August Labor Market: A Yin‑Yang of Numbers
Last month’s U.S. employment data felt a bit like a mixed‑up cocktail – a splash of good news with a hint of disappointment.
What the Numbers Really Mean
- Non‑farm Payrolls: Up by 142k, just shy of the 200k-250k range most analysts were hoping for. Unfortunately, the two‑month net revision slid by 86k – a setback that didn’t exactly put a smile on our faces.
- Unemployment: Dropped to 4.2%, showing that the July weather blip is fading. Phew!
- Labor Market Participation: Stuck at 62.7%, slightly below the historic high peaks – essentially the same as before.
- Earnings: A warm 0.4% month‑over‑month lift, nudging the yearly growth to 3.8%, just a smidge above expectations.
Implications for the Fed’s Decision
How the Federal Reserve will react is still up in the air, and this is where the chicken‑and‑egg dilemma kicks in.
- Guess 1 – The Feisties: They’ll look at the slowing rise in payrolls and perhaps jump into a hefty 50‑basis‑point rate cut.
- Guess 2 – The Skeptics: They’ll point out that payrolls aren’t doing much cooler than in July, coupled with slightly hotter earnings, and argue for a gentler 25‑bp normalization.

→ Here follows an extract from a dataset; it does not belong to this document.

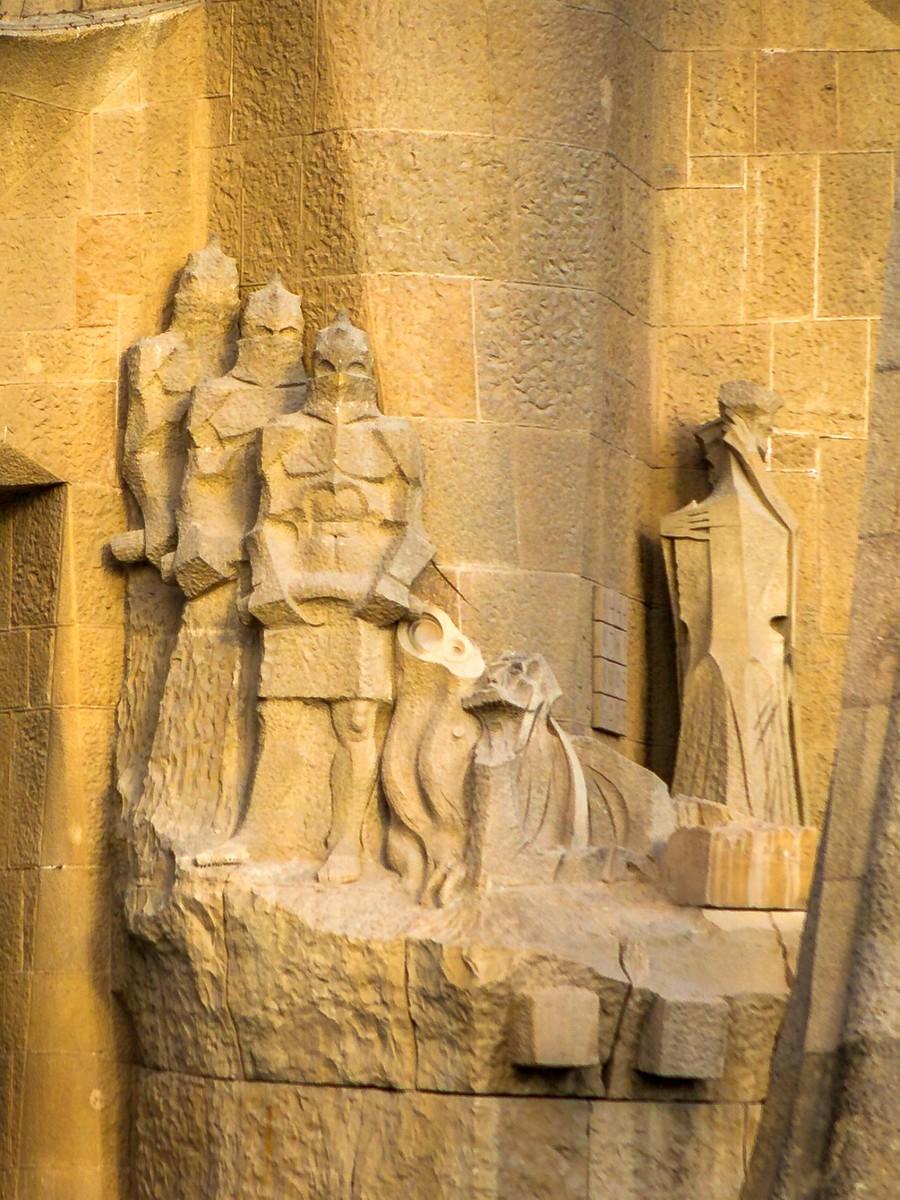 西班牙圣家堂(Sagrada Família), 传统里的超现实_图1-12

I’m leaning toward the second scenario — a modest 25‑bp move seems safer, especially if a big cut could mess up the markets.
Markets React – Choppy at First, Then Calm
- Treasure Bonds: The front‑end of the curve is doing better; investors are slightly
dovishand seeing a little bit of probability for about 6bp of easing before year‑end. - Stocks: Climbed in the aggregate, partly due to a softer dollar.
- US Dollar: Backs off the 101 DXY benchmark, easing a bit but still holding strong.
What’s Next?
Airwaves will be echoing with Fed officials Williams and Waller later today. Grab a coffee and listen closely for any signals about where the policy is headed.